▶ What you are asked to do
"2016-10-28 Day 8 Costa Rica" appears in one line of the records below. Output that line and each one after it, exactly, through the last line.

▶ Supplied records
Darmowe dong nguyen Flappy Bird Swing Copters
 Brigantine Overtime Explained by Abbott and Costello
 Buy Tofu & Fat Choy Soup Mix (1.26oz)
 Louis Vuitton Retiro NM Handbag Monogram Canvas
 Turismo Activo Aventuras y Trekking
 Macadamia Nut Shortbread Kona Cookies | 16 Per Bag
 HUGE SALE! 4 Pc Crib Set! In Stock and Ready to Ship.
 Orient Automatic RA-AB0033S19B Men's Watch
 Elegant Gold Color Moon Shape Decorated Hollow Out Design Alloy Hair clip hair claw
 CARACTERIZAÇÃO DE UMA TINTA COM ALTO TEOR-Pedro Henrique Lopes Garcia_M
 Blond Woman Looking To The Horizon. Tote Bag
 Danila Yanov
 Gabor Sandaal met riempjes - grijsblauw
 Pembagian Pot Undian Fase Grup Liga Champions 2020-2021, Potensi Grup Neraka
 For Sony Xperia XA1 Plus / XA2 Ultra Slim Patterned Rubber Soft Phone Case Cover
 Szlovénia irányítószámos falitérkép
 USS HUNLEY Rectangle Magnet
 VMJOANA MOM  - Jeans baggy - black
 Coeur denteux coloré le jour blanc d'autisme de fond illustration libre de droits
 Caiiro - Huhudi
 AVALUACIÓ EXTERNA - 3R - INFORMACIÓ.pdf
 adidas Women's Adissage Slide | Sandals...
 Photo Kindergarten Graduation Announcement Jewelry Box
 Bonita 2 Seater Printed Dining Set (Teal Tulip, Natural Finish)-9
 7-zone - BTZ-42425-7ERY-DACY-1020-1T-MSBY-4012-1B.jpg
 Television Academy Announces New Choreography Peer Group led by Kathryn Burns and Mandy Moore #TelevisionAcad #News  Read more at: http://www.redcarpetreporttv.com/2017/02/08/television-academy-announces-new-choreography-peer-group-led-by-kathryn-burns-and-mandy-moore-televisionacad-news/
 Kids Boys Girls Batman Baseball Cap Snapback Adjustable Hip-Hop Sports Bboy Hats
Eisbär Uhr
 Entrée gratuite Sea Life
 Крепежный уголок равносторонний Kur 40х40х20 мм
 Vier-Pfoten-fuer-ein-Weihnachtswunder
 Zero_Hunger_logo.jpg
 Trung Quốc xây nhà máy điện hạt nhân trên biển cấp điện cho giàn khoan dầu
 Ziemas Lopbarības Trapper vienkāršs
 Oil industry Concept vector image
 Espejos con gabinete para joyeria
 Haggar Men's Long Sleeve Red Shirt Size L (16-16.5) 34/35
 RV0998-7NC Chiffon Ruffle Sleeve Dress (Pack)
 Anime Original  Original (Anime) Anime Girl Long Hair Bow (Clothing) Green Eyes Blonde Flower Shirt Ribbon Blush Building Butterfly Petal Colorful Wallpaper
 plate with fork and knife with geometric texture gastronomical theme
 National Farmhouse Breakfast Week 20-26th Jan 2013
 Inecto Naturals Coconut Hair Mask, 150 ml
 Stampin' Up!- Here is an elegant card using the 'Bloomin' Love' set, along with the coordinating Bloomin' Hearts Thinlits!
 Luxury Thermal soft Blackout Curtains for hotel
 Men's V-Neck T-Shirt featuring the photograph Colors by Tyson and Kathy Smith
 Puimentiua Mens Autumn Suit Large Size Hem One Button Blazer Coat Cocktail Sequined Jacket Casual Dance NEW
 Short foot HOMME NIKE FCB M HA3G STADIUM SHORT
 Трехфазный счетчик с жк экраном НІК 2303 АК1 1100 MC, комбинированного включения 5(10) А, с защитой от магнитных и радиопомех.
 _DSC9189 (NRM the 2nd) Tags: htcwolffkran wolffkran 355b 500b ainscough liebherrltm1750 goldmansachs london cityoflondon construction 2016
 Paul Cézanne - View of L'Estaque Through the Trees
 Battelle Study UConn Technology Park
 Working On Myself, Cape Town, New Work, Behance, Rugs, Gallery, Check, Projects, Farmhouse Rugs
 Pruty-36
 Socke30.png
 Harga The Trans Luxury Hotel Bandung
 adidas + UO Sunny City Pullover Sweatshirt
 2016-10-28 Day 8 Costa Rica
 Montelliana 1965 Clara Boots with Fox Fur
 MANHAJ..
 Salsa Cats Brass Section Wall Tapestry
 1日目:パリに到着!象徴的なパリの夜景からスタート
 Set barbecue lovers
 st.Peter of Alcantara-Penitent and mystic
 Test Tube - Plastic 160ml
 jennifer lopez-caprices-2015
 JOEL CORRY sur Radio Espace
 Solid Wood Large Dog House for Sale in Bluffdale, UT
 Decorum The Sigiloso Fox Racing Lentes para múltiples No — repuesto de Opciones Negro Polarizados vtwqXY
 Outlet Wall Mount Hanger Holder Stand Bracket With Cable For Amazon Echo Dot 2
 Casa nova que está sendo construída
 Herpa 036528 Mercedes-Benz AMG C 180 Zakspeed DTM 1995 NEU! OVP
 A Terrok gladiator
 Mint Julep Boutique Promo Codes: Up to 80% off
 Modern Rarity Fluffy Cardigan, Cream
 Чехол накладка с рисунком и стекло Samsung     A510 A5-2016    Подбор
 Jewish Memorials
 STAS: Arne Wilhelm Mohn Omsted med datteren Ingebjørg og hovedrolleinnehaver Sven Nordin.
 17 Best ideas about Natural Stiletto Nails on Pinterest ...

▶ Task solution
 2016-10-28 Day 8 Costa Rica
 Montelliana 1965 Clara Boots with Fox Fur
 MANHAJ..
 Salsa Cats Brass Section Wall Tapestry
 1日目:パリに到着!象徴的なパリの夜景からスタート
 Set barbecue lovers
 st.Peter of Alcantara-Penitent and mystic
 Test Tube - Plastic 160ml
 jennifer lopez-caprices-2015
 JOEL CORRY sur Radio Espace
 Solid Wood Large Dog House for Sale in Bluffdale, UT
 Decorum The Sigiloso Fox Racing Lentes para múltiples No — repuesto de Opciones Negro Polarizados vtwqXY
 Outlet Wall Mount Hanger Holder Stand Bracket With Cable For Amazon Echo Dot 2
 Casa nova que está sendo construída
 Herpa 036528 Mercedes-Benz AMG C 180 Zakspeed DTM 1995 NEU! OVP
 A Terrok gladiator
 Mint Julep Boutique Promo Codes: Up to 80% off
 Modern Rarity Fluffy Cardigan, Cream
 Чехол накладка с рисунком и стекло Samsung     A510 A5-2016    Подбор
 Jewish Memorials
 STAS: Arne Wilhelm Mohn Omsted med datteren Ingebjørg og hovedrolleinnehaver Sven Nordin.
 17 Best ideas about Natural Stiletto Nails on Pinterest ...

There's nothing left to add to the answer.